Consider the following equation: $$\left(\frac{1}{16}\right)^x=\log_{\frac{1}{16}}x$$

At least where I live, it is taught in school how the exponential and logarithmic plots look like when base is between $0$ and $1$, so a student should be able to draw a plot which would look like this: enter image description here

Easy, right? Clearly there is just one solution, lying at the intersection of the graphs with the $x=y$ line (the dashed one; note the plots are each other's reflections in that line).

Well, this is clear at least until you try some simple values of $x$. Namely, plugging in $x=\frac{1}{2}$ or $\frac{1}{4}$ gives you two more solutions! So what's going on?

In fact, I have intentionally put in an incorrect plots (you get the picture above if you replace $16$ by $3$).

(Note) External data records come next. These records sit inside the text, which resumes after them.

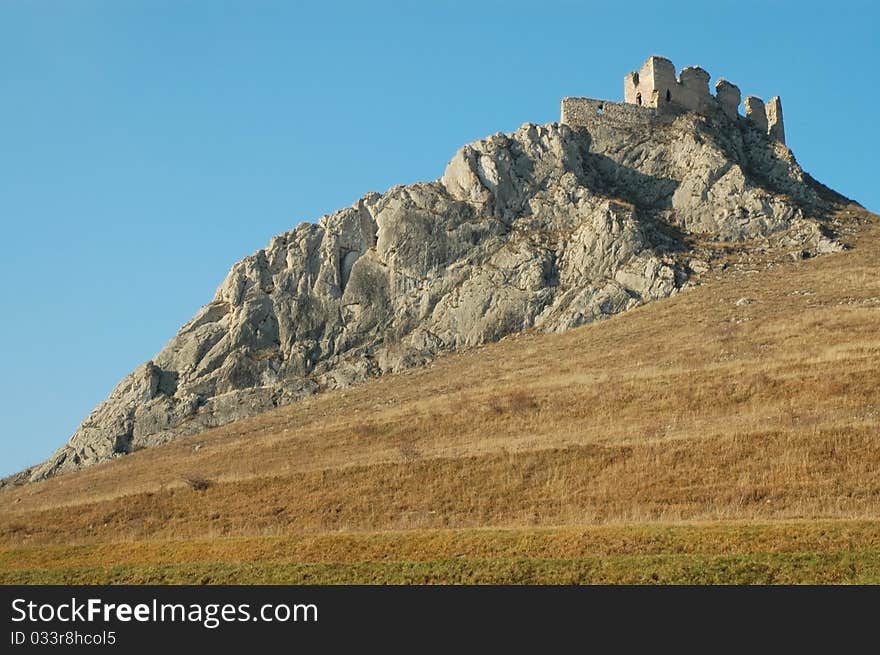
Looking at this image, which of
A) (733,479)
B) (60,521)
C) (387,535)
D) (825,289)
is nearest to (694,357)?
(825,289)

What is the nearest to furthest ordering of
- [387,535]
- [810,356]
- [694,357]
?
1. [387,535]
2. [810,356]
3. [694,357]

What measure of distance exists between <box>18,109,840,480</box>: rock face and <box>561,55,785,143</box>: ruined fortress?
1.49 metres

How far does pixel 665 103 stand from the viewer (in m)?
86.6

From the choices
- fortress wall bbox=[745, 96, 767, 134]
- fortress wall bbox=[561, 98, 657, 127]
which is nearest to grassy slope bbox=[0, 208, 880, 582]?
fortress wall bbox=[561, 98, 657, 127]

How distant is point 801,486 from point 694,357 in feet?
69.5

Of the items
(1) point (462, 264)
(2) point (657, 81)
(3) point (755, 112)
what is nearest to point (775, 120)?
(3) point (755, 112)

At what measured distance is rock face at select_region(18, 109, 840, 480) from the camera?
66.9 m

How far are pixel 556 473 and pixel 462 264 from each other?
4078 cm

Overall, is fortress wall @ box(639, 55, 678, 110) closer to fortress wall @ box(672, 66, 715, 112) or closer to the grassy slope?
fortress wall @ box(672, 66, 715, 112)

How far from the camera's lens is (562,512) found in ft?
98.2

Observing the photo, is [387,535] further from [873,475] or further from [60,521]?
[60,521]

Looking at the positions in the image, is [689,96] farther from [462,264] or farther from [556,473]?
[556,473]

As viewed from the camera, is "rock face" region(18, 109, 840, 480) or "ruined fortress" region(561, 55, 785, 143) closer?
"rock face" region(18, 109, 840, 480)

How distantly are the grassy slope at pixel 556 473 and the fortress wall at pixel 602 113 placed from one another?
26.3m
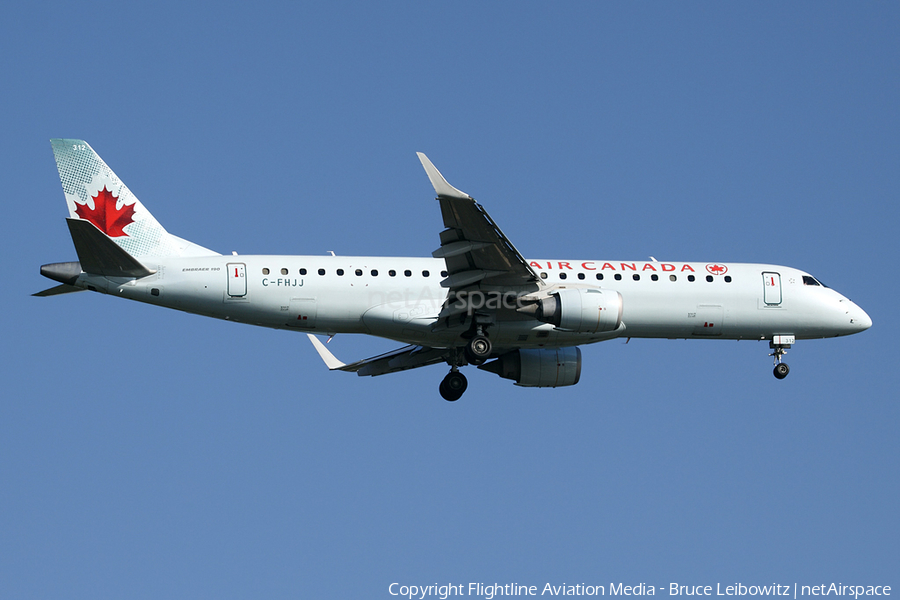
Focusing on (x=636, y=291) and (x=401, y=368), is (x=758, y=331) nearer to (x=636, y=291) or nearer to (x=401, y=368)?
(x=636, y=291)

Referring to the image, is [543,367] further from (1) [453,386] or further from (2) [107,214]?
(2) [107,214]

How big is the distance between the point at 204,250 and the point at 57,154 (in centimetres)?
490

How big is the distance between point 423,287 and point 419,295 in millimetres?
265

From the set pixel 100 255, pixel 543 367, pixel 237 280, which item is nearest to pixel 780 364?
pixel 543 367

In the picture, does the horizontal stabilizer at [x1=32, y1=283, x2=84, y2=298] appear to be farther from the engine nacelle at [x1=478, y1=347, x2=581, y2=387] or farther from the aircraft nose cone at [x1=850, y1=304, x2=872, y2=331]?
the aircraft nose cone at [x1=850, y1=304, x2=872, y2=331]

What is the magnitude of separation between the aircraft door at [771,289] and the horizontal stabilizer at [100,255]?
18.9 meters

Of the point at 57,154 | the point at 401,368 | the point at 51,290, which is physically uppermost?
the point at 57,154

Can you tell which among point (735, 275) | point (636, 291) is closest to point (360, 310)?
point (636, 291)

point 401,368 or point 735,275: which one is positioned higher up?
point 735,275

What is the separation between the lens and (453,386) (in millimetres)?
31516

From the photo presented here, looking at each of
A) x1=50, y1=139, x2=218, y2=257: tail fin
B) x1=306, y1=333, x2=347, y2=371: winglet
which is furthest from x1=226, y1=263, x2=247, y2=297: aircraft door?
x1=306, y1=333, x2=347, y2=371: winglet

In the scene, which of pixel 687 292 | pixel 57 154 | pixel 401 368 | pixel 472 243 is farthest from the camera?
pixel 401 368

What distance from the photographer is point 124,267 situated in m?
27.5

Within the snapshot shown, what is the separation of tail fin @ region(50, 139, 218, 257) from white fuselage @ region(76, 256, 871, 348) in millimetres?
791
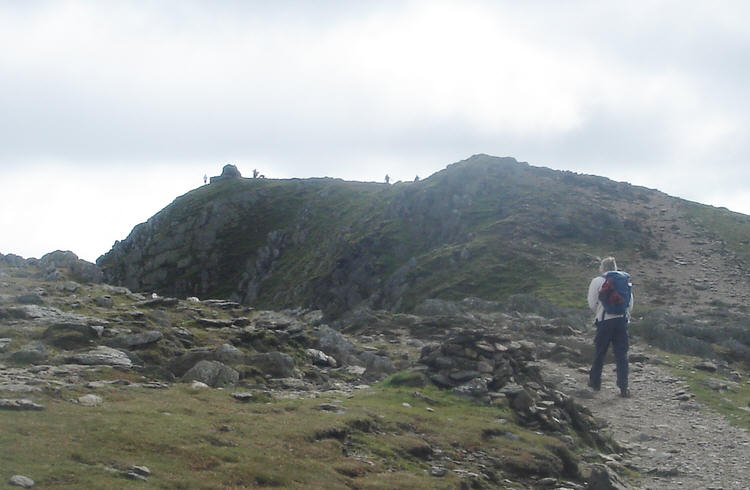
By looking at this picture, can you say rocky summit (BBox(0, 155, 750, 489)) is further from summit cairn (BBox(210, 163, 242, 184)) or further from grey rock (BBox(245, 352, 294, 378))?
summit cairn (BBox(210, 163, 242, 184))

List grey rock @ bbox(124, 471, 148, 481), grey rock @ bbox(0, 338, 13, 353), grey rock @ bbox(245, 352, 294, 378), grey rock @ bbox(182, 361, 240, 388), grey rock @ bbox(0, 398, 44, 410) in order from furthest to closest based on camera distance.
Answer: grey rock @ bbox(245, 352, 294, 378) → grey rock @ bbox(0, 338, 13, 353) → grey rock @ bbox(182, 361, 240, 388) → grey rock @ bbox(0, 398, 44, 410) → grey rock @ bbox(124, 471, 148, 481)

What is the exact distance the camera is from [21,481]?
9.01 metres

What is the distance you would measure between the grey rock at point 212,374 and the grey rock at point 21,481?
28.2 ft

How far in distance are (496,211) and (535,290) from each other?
2693 centimetres

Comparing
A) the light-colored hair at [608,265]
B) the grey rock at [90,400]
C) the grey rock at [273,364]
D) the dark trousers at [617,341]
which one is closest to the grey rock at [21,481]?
the grey rock at [90,400]

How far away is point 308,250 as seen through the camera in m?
109

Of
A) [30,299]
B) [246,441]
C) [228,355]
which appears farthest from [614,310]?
[30,299]

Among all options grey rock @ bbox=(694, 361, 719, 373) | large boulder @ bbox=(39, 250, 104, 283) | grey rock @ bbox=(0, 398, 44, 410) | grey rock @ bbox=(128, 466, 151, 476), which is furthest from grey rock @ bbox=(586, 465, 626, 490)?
large boulder @ bbox=(39, 250, 104, 283)

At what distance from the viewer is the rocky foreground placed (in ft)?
45.3

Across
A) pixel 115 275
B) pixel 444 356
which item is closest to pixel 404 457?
pixel 444 356

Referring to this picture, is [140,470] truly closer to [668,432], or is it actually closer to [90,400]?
[90,400]

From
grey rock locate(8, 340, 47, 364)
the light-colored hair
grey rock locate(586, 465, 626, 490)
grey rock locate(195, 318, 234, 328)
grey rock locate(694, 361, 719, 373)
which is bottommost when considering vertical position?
grey rock locate(586, 465, 626, 490)

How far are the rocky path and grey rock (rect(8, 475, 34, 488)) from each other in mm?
11696

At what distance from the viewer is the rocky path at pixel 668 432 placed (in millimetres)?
15109
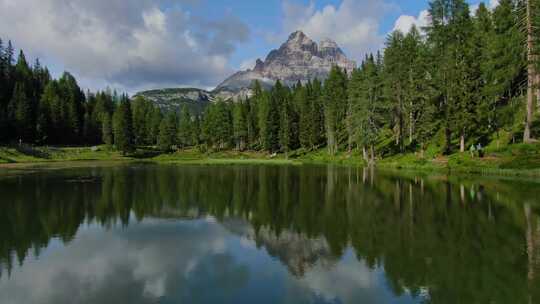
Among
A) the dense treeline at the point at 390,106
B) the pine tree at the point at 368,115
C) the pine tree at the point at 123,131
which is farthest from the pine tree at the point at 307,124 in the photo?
the pine tree at the point at 123,131

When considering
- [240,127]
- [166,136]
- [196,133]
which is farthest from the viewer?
[196,133]

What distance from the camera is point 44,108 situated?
113 metres

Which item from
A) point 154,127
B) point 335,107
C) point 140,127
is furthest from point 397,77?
point 154,127

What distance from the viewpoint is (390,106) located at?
219 feet

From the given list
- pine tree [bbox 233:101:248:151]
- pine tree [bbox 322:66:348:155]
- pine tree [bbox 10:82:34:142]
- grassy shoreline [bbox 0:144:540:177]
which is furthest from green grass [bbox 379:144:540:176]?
pine tree [bbox 10:82:34:142]

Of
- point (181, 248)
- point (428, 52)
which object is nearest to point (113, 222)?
point (181, 248)

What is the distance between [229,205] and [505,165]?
32.2 m

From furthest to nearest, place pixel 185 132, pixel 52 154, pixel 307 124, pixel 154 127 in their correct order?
pixel 154 127 → pixel 185 132 → pixel 307 124 → pixel 52 154

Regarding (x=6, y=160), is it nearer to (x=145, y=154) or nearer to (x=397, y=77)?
(x=145, y=154)

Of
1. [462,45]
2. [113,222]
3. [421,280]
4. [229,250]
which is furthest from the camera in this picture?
[462,45]

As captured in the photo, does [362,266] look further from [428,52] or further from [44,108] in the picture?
[44,108]

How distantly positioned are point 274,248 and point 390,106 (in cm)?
5549

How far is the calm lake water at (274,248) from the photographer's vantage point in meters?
11.9

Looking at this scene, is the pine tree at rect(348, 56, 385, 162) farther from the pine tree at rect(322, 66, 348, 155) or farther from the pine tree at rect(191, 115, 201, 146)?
the pine tree at rect(191, 115, 201, 146)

The real plot looks like this:

enter image description here

You might disagree, but to be it still seems like it's a plot with just one intersection point. But, in fact, the part where the two plots meet has all three points of intersection. Zooming in on the interval with all the solutions lets one barely see what's going on:

enter image description here

The oscillations are truly minuscule there. Here is the plot of the difference of the two functions on this interval:

enter image description here

Note the scale of the $y$ axis: the differences are on the order of $10^{-3}$. Good luck drawing that by hand!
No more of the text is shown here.